Profiter de la notoriété d'Andy Warhol
De sa rage naît un pamphlet féministe, radical, porté par sa haine des hommes, le Scum Manifesto, reprenant l'acronyme de sa fantomatique Society for Cutting Up Men, l'Association pour tailler les hommes en pièces (d'autres traduiraient “pour castrer"). Elle écrit aussi une pièce de théâtre, Up Your Ass (Dans ton cul), tout aussi rentre-dedans, brutale. Elle arpente le quartier de Greenwich Village pour les vendre à la criée, sans succès.

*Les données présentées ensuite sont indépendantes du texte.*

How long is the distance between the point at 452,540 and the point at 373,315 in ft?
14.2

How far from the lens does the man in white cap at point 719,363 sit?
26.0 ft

Ovidie montre tous les espoirs que représente la rencontre de Valerie Solanas avec Andy Warhol, star médiatique et chouchou des milieux intellectuels underground : Il est pour elle l'occasion de percer, enfin. Sauf que l'artiste boude sa pièce. Pire, lorsque Solanas lui demande de lui retourner son exemplaire, il répond qu'il l'a perdu, ce qui constitue le premier affront d'une série de déceptions. Après son arrestation, elle l'accuse d'avoir voulu s'accaparer son travail.
Paranoïa ou machination, J’ai tiré sur Andy Warhol. ”Scum Manifesto“ se contente, sans le juger, d'expliquer le geste de Valerie Solanas. En revanche, Ovidie a parfaitement conscience que si la féministe radicale n'avait pas tiré sur Andy Warhol, jamais le Scum Manifesto n'aurait été édité, les écrits de Solanas seraient morts avec elle, sans postérité. Cinquante-six ans après, ses textes qui, plus qu'une soif de vengeance, transpirent une rage viscérale, brute, saccadée, affutée par des années de violence, de mépris et d'indifférence, sont repris au théâtre et inspire des autrices, Virginie Descentes en tête.